The engineers who leave over on-call are rarely the ones who complain about it. They're the ones who quietly absorb everything, resolve incidents fast, never escalate, and one day accept an offer somewhere else. By the time you notice the pattern, you've already lost the person the rotation was grinding down.
Three mistakes that create that outcome.

Measuring shifts per engineer instead of load per engineer. Equal shifts are not equal load. A week with two P1 incidents resolved in 20 minutes each is not the same as a week with twelve alerts that each require 45 minutes of investigation at 2am. If you track only who was on-call and not what that shift actually cost, you will consistently underestimate the burden on your senior engineers, who resolve things faster but get paged more often because they're trusted to handle anything.
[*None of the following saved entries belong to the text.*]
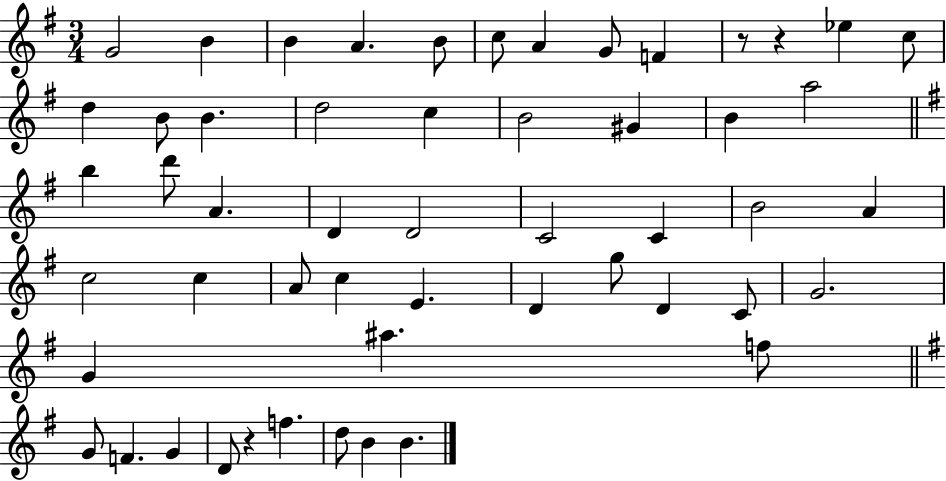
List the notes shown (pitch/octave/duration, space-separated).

G4/h B4/q B4/q A4/q. B4/e C5/e A4/q G4/e F4/q R/e R/q Eb5/q C5/e D5/q B4/e B4/q. D5/h C5/q B4/h G#4/q B4/q A5/h B5/q D6/e A4/q. D4/q D4/h C4/h C4/q B4/h A4/q C5/h C5/q A4/e C5/q E4/q. D4/q G5/e D4/q C4/e G4/h. G4/q A#5/q. F5/e G4/e F4/q. G4/q D4/e R/q F5/q. D5/e B4/q B4/q.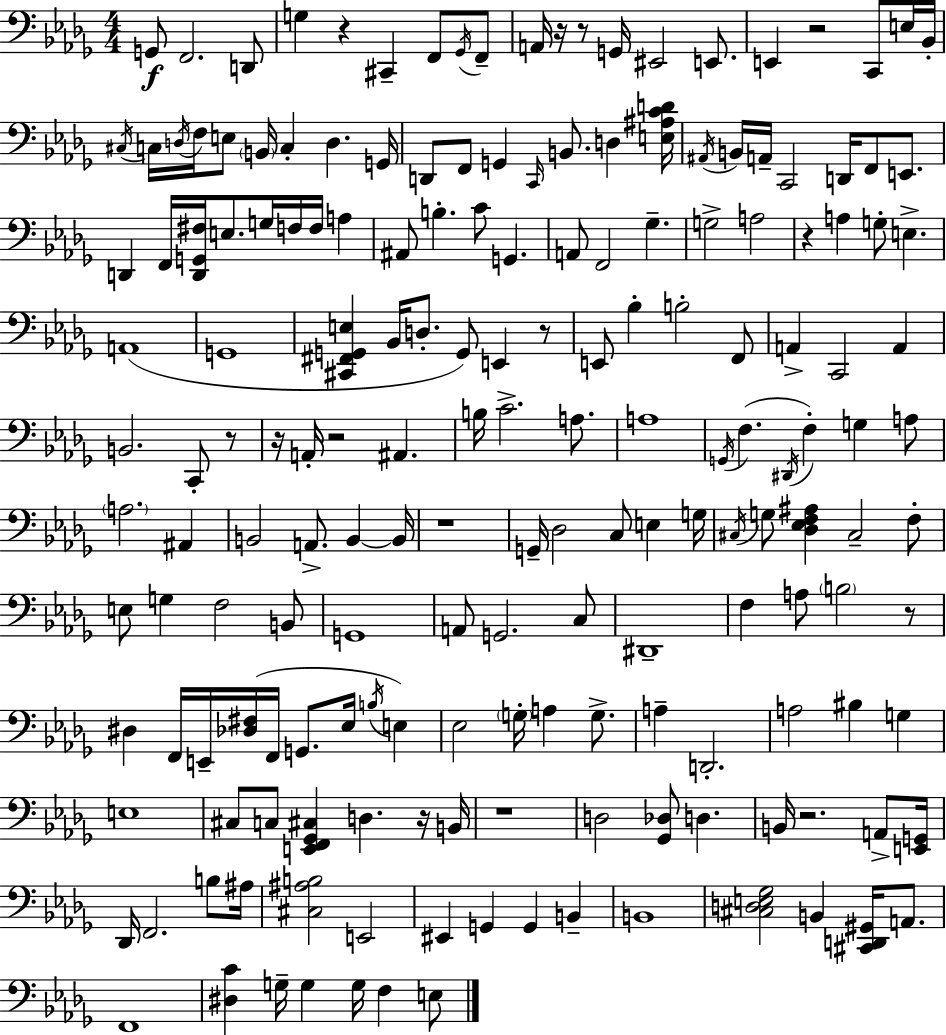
G2/e F2/h. D2/e G3/q R/q C#2/q F2/e Gb2/s F2/e A2/s R/s R/e G2/s EIS2/h E2/e. E2/q R/h C2/e E3/s Bb2/s C#3/s C3/s D3/s F3/s E3/e B2/s C3/q D3/q. G2/s D2/e F2/e G2/q C2/s B2/e. D3/q [E3,A#3,C4,D4]/s A#2/s B2/s A2/s C2/h D2/s F2/e E2/e. D2/q F2/s [D2,G2,F#3]/s E3/e. G3/s F3/s F3/s A3/q A#2/e B3/q. C4/e G2/q. A2/e F2/h Gb3/q. G3/h A3/h R/q A3/q G3/e E3/q. A2/w G2/w [C#2,F#2,G2,E3]/q Bb2/s D3/e. G2/e E2/q R/e E2/e Bb3/q B3/h F2/e A2/q C2/h A2/q B2/h. C2/e R/e R/s A2/s R/h A#2/q. B3/s C4/h. A3/e. A3/w G2/s F3/q. D#2/s F3/q G3/q A3/e A3/h. A#2/q B2/h A2/e. B2/q B2/s R/w G2/s Db3/h C3/e E3/q G3/s C#3/s G3/e [Db3,Eb3,F3,A#3]/q C#3/h F3/e E3/e G3/q F3/h B2/e G2/w A2/e G2/h. C3/e D#2/w F3/q A3/e B3/h R/e D#3/q F2/s E2/s [Db3,F#3]/s F2/s G2/e. Eb3/s B3/s E3/q Eb3/h G3/s A3/q G3/e. A3/q D2/h. A3/h BIS3/q G3/q E3/w C#3/e C3/e [E2,F2,Gb2,C#3]/q D3/q. R/s B2/s R/w D3/h [Gb2,Db3]/e D3/q. B2/s R/h. A2/e [E2,G2]/s Db2/s F2/h. B3/e A#3/s [C#3,A#3,B3]/h E2/h EIS2/q G2/q G2/q B2/q B2/w [C#3,D3,E3,Gb3]/h B2/q [C#2,D2,G#2]/s A2/e. F2/w [D#3,C4]/q G3/s G3/q G3/s F3/q E3/e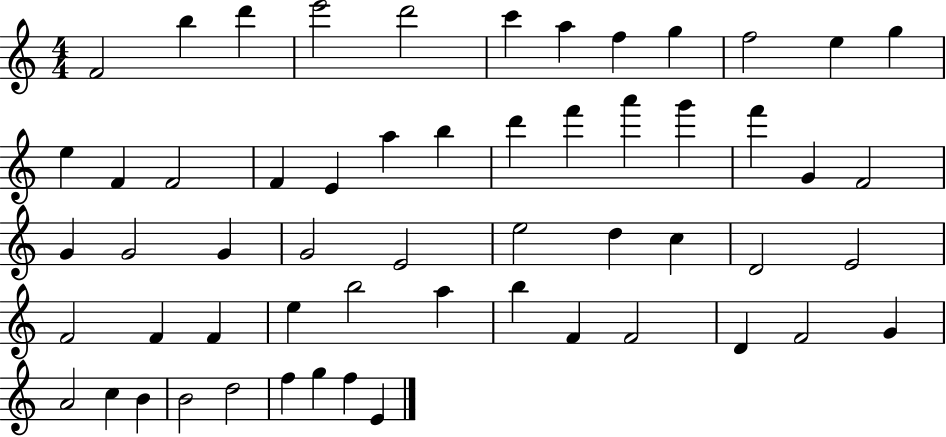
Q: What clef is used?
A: treble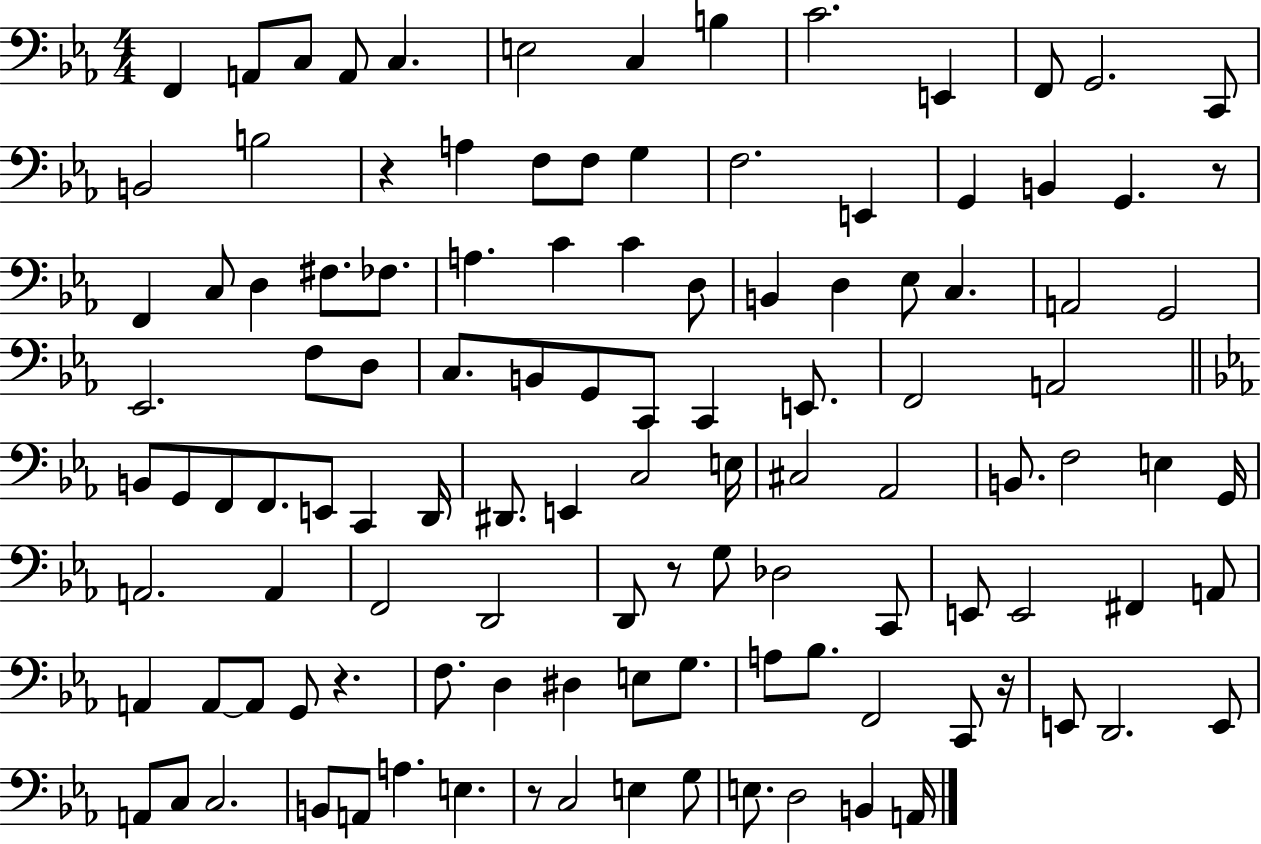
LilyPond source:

{
  \clef bass
  \numericTimeSignature
  \time 4/4
  \key ees \major
  \repeat volta 2 { f,4 a,8 c8 a,8 c4. | e2 c4 b4 | c'2. e,4 | f,8 g,2. c,8 | \break b,2 b2 | r4 a4 f8 f8 g4 | f2. e,4 | g,4 b,4 g,4. r8 | \break f,4 c8 d4 fis8. fes8. | a4. c'4 c'4 d8 | b,4 d4 ees8 c4. | a,2 g,2 | \break ees,2. f8 d8 | c8. b,8 g,8 c,8 c,4 e,8. | f,2 a,2 | \bar "||" \break \key ees \major b,8 g,8 f,8 f,8. e,8 c,4 d,16 | dis,8. e,4 c2 e16 | cis2 aes,2 | b,8. f2 e4 g,16 | \break a,2. a,4 | f,2 d,2 | d,8 r8 g8 des2 c,8 | e,8 e,2 fis,4 a,8 | \break a,4 a,8~~ a,8 g,8 r4. | f8. d4 dis4 e8 g8. | a8 bes8. f,2 c,8 r16 | e,8 d,2. e,8 | \break a,8 c8 c2. | b,8 a,8 a4. e4. | r8 c2 e4 g8 | e8. d2 b,4 a,16 | \break } \bar "|."
}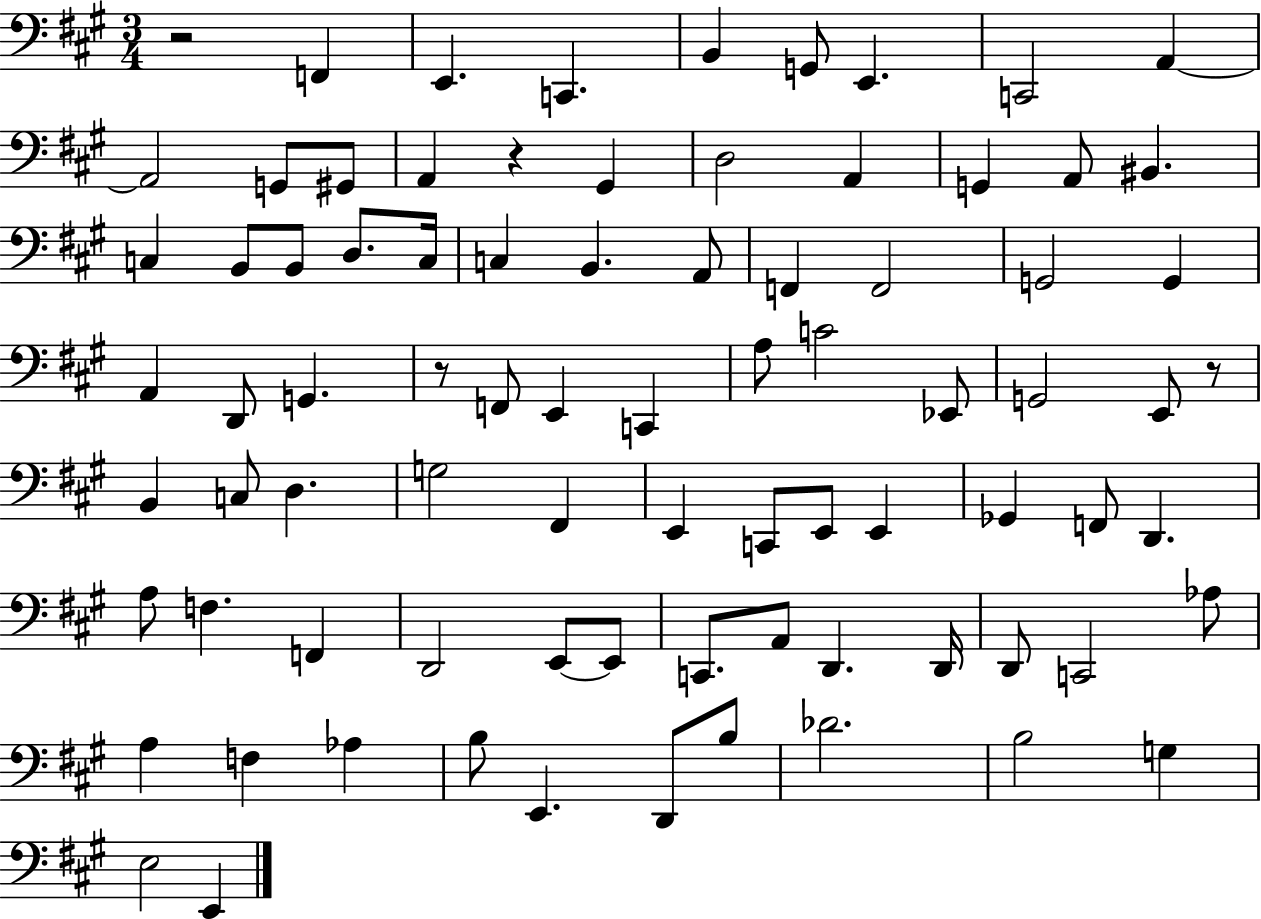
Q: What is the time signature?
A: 3/4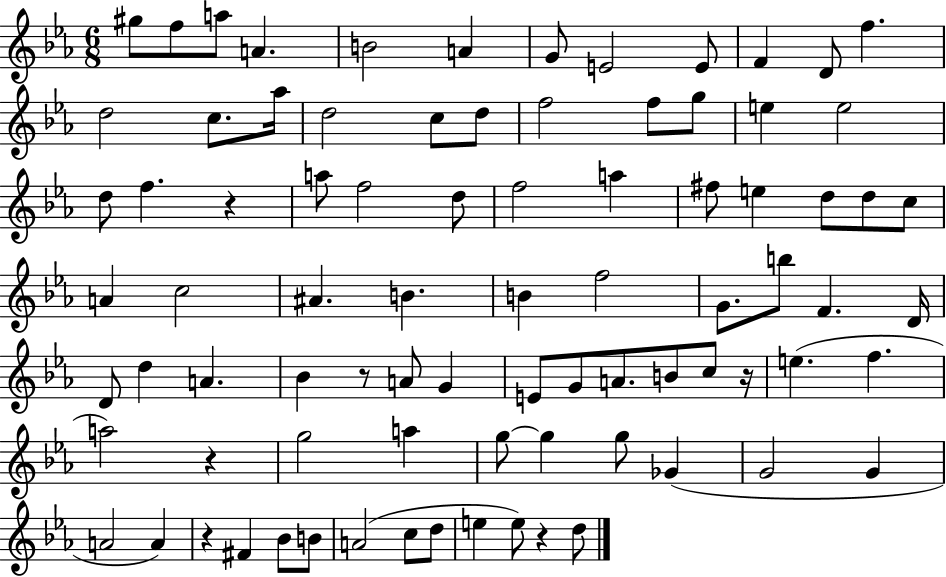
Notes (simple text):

G#5/e F5/e A5/e A4/q. B4/h A4/q G4/e E4/h E4/e F4/q D4/e F5/q. D5/h C5/e. Ab5/s D5/h C5/e D5/e F5/h F5/e G5/e E5/q E5/h D5/e F5/q. R/q A5/e F5/h D5/e F5/h A5/q F#5/e E5/q D5/e D5/e C5/e A4/q C5/h A#4/q. B4/q. B4/q F5/h G4/e. B5/e F4/q. D4/s D4/e D5/q A4/q. Bb4/q R/e A4/e G4/q E4/e G4/e A4/e. B4/e C5/e R/s E5/q. F5/q. A5/h R/q G5/h A5/q G5/e G5/q G5/e Gb4/q G4/h G4/q A4/h A4/q R/q F#4/q Bb4/e B4/e A4/h C5/e D5/e E5/q E5/e R/q D5/e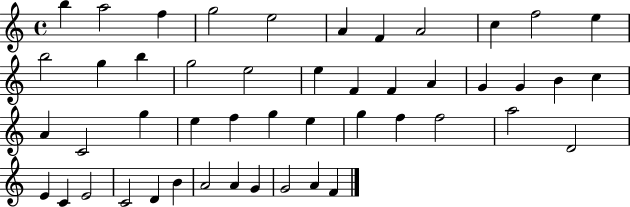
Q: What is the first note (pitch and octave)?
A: B5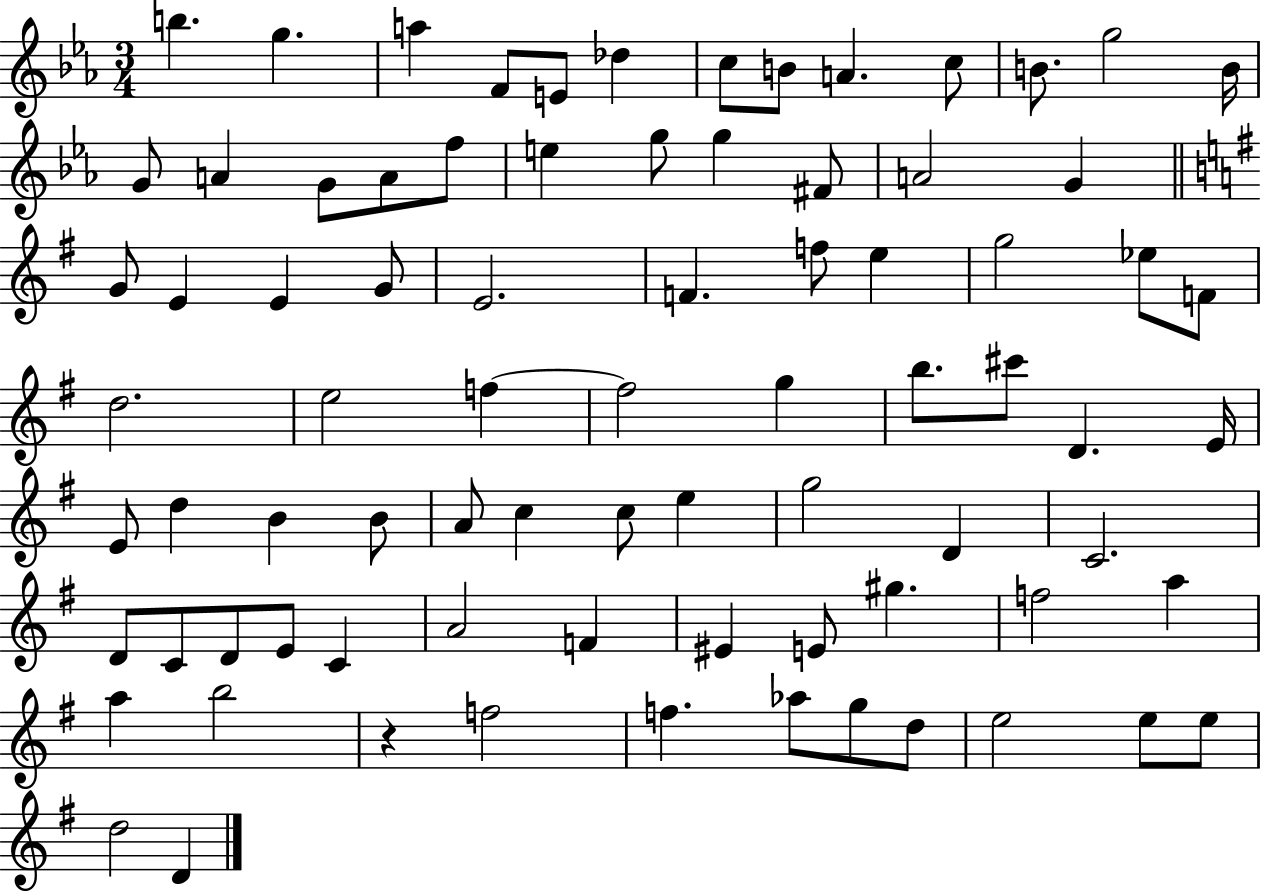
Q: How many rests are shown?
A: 1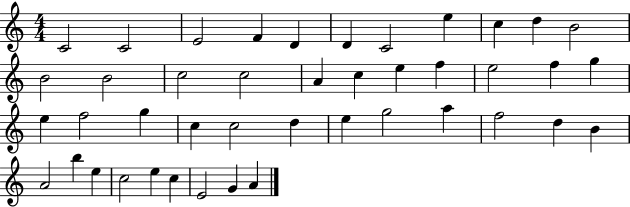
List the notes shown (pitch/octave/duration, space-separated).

C4/h C4/h E4/h F4/q D4/q D4/q C4/h E5/q C5/q D5/q B4/h B4/h B4/h C5/h C5/h A4/q C5/q E5/q F5/q E5/h F5/q G5/q E5/q F5/h G5/q C5/q C5/h D5/q E5/q G5/h A5/q F5/h D5/q B4/q A4/h B5/q E5/q C5/h E5/q C5/q E4/h G4/q A4/q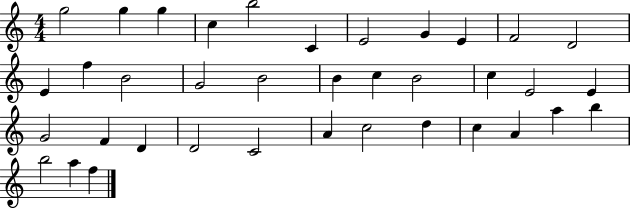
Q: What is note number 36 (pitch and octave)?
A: A5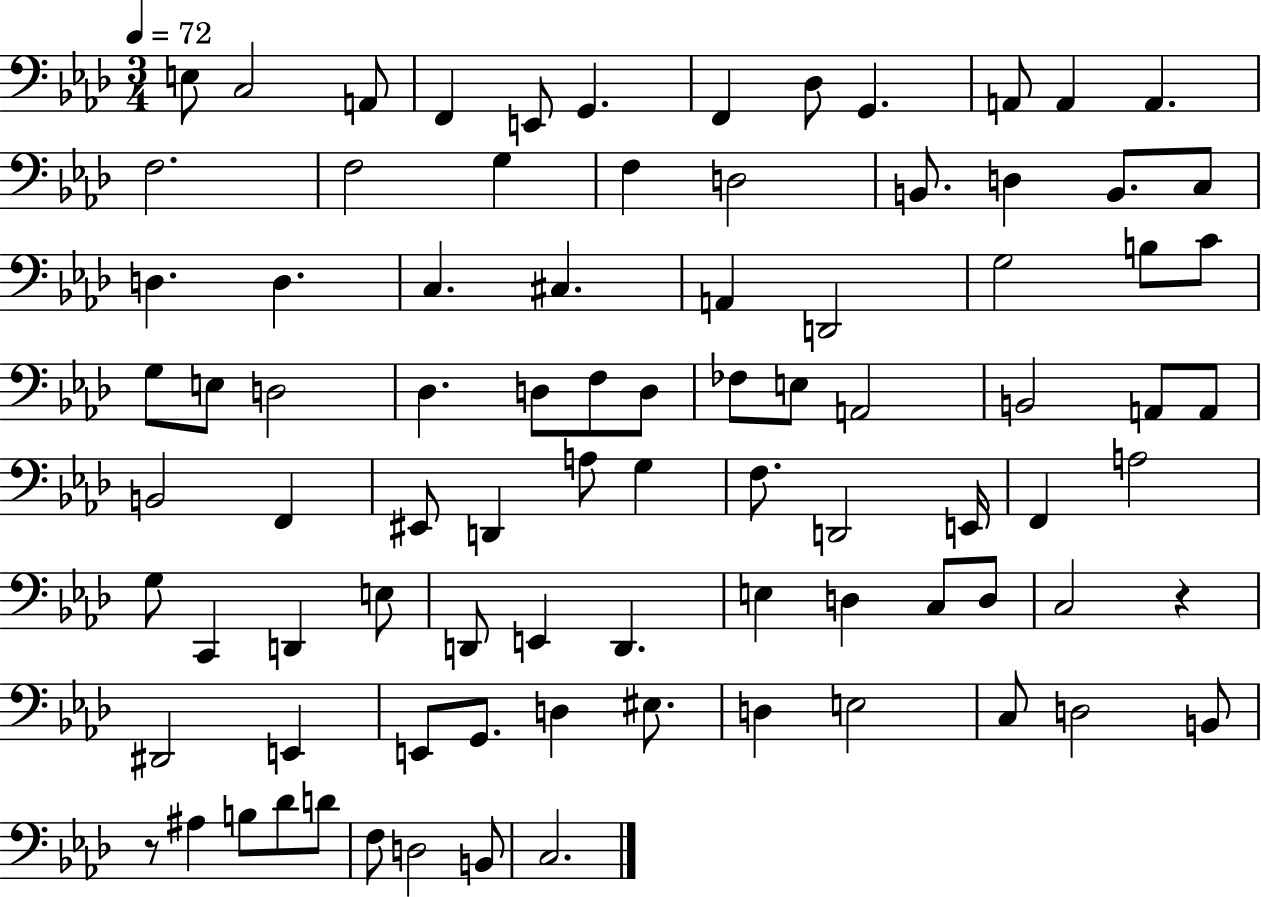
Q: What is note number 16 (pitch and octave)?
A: F3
Track actionable pages per shift per engineer. If one person consistently receives 3x the load of others, the rotation is broken regardless of how the calendar looks. The fix is alert hygiene first (delete alerts nobody acts on for 30 consecutive days), then rebalance the schedule based on load data, not headcount fairness.
Putting engineers on independent on-call before shadow shifts. The correct progression before anyone carries the pager alone: observer phase (receive all the same pages, take no action, watch how the primary responds), then reverse shadow (lead the response with an experienced engineer watching), then independent. Skipping this costs you higher MTTR on every incident that engineer handles alone, plus an experience that makes on-call feel dangerous rather than manageable. Four to six weeks of partial senior engineer time upfront costs significantly less than the first major incident where an unprepared engineer makes it worse.
Treating on-call as part of the job with no additional recognition. An engineer paged three times outside business hours in a single week and expected to deliver full sprint capacity the following week is being asked to absorb a cost that isn't being acknowledged. This doesn't require complex compensation structures. Time in lieu for overnight pages, reduced sprint commitment after heavy on-call weeks, or explicit acknowledgment in performance reviews are all sufficient. The failure mode is pretending the cost doesn't exist. If Opsgenie is still in your stack: end-of-support is April 5, 2027. If your runbooks and escalation policies live inside it, export everything now. The format doesn't migrate cleanly into alternatives.

Top comments (1)

Rahul Joshi • Apr 29

Spot on about measuring 'load' instead of just 'shifts'—treating headcount fairness as equivalent to operational fairness is exactly how senior talent gets quietly ground down.